JSTOR generative AI beta – A first look

JSTOR generative AI beta – A first look

By Aaron Tay, Lead, Data Services

JSTOR by Ithaka is a popular and well-loved academic database covering a variety of disciplines though with core strengths in humanities and social sciences. Like many academic content owners, they have been experimenting with the use of Generative AI (typically implemented with large language models) to improve their service.

Your author was invited to join the beta earlier in October and this is my short introduction and thoughts about it so far as of early December 2023.

A too “long didn’t read” summary is that this JSTOR beta brings together many interesting ideas though the quality of implementation needs to be tested.

Of course, this is just a beta and things change quickly but if you are interested in seeing how generative AI may integrate with an academic search of a typical database, do read on.

JSTOR generative Ai features lack multiple document retrieval + direct answer (as of December 2023)

The first thing I noticed about using the beta was what was NOT included.
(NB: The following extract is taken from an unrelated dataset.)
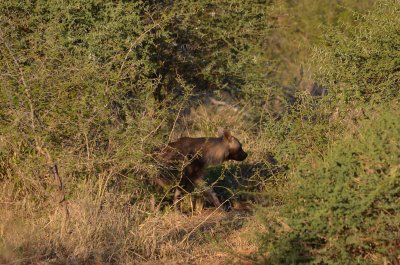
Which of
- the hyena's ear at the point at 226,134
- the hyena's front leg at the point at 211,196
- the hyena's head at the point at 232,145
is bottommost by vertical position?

Currently, the most common type of Generative AI feature implemented with search is a technique known as RAG (Retrieval Augmented Generation). In a typical implementation, a user query would be answered by first doing a multi-document search to retrieve relevant text segments which is then fed to the generative AI language model to generate a response.

The advantage of such a system is that not only is the answer grounded in a real piece of information but also a specific reference can be generated for the user to verify the answer.
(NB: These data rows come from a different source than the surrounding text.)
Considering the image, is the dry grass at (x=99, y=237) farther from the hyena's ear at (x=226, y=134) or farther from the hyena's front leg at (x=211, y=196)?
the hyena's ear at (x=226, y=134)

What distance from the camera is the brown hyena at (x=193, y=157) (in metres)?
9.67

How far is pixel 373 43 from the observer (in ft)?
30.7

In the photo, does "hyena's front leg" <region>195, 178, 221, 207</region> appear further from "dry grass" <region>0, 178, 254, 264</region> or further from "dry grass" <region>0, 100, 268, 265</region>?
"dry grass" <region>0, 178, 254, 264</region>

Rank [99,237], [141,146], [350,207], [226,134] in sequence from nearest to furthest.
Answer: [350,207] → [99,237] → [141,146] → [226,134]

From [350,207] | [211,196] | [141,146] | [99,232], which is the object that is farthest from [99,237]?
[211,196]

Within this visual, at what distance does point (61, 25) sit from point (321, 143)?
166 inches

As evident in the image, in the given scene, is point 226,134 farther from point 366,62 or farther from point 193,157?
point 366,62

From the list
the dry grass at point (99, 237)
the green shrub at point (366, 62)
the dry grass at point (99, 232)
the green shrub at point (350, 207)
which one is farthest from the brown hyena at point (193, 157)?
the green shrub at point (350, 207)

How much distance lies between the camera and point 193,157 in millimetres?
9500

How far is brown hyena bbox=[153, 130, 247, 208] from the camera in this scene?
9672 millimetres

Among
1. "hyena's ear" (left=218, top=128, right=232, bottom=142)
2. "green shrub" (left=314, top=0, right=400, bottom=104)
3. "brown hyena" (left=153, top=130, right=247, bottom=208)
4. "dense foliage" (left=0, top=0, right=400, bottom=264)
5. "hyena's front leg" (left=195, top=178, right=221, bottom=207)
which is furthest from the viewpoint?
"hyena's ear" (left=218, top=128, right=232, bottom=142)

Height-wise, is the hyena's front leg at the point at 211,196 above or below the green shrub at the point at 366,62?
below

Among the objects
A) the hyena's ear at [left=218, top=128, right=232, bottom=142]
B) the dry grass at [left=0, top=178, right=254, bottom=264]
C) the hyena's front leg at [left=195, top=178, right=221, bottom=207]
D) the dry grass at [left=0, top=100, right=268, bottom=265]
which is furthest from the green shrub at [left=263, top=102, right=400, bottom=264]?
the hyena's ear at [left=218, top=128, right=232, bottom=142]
Efficient Information Retrieval with RAG Workflow

The shift in search engines, moving away from presenting potentially relevant documents to directly providing answers akin to Q&A systems, is undoubtedly noteworthy and potentially paradigm-shifting. Some also refer to this feature as "conversational search" and this has been a key focus for numerous search engines delving into generative AI.

Currently, general search engines such as Bing Chat, Perplexity.ai, Bard, and the newly launched Google Search Generative Experience, along with academic search engines like Elicit.com, Scite.ai Assistant, Scispace, Scopus (in closed beta), Dimensions (in closed beta), and Exlibris Primo (in closed beta), all have this feature.
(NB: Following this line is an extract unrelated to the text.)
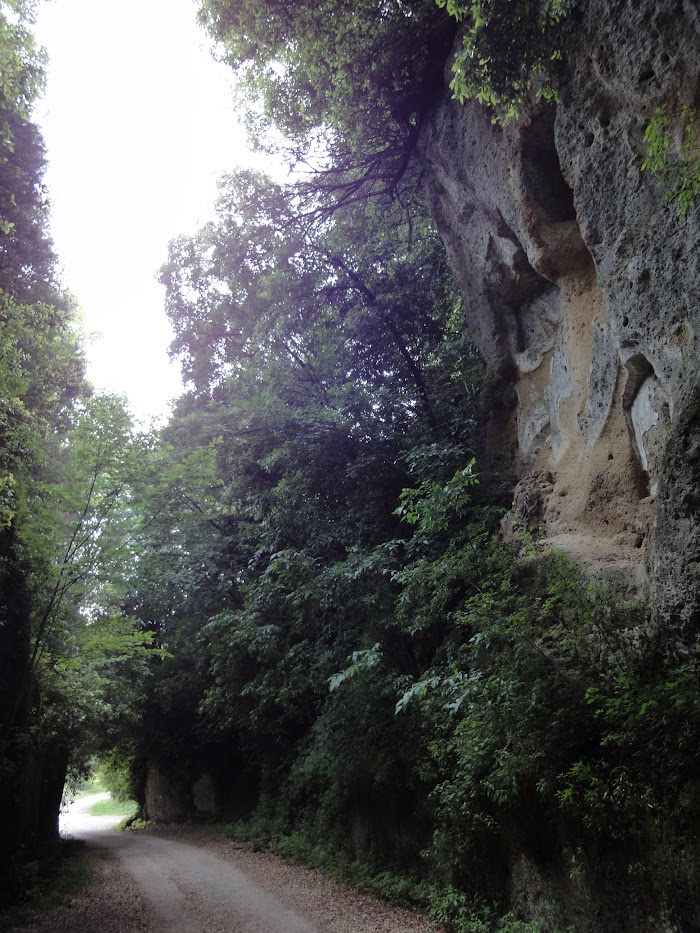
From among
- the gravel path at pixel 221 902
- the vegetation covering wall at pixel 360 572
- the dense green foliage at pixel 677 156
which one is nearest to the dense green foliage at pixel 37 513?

Below is an example from the beta Scopus AI.


So, it is a surprise that this feature is not included in the beta as of 1 December 2023, though as you will see the RAG technique is used on individual document level to extract answers.

JSTOR beta offers a new experimental search – Semantic Search?

While JSTOR beta shows a traditional search result page, they also offer a new type of search under “experimental results”.


Looking at the description, this new experimental search

uses a variety of factors to understand the meaning of your query and the relationships between your concepts. It helps you find what you are looking for even if you do not use the exact words.

In other words, this search uses semantic search instead of the standard keyword or lexical search.

While standard lexical or keyword search matching often uses techniques like stemming/ lemmatisation and query expansion to try to improve the recall of results, it is still fundamentally operating word by word. Semantic search goes beyond, typically using state of art contextual embeddings for finding documents that are relevant or similar to the query. State of art embeddings currently used for search and reranking are obtained from Transformer models such as BERT models and more recently autoregressive GPT type models like OpenAI’s ada002 embeddings.

Semantic search is not new and has been touted for years but typically with poor results. However, given the success of Large Language Models like OpenAI’s ChatGPT model that seem to understand your prompts even with typos, it seems natural to think semantic search might be worth trying. How does this experimental search perform versus the more traditional key-based search?

I have not had the chance to do a full-blown comparison but so far, anecdotally the results look good. Take the following query where I searched for

Open access citation advantage

Which is a hypothesized advantage of publishing papers open access leading to higher citations


Sadly, the default keyword-based search does badly where only the #8 and possibly #10 results are relevant. The exact search using the experimental search has a relevant hit on the first result.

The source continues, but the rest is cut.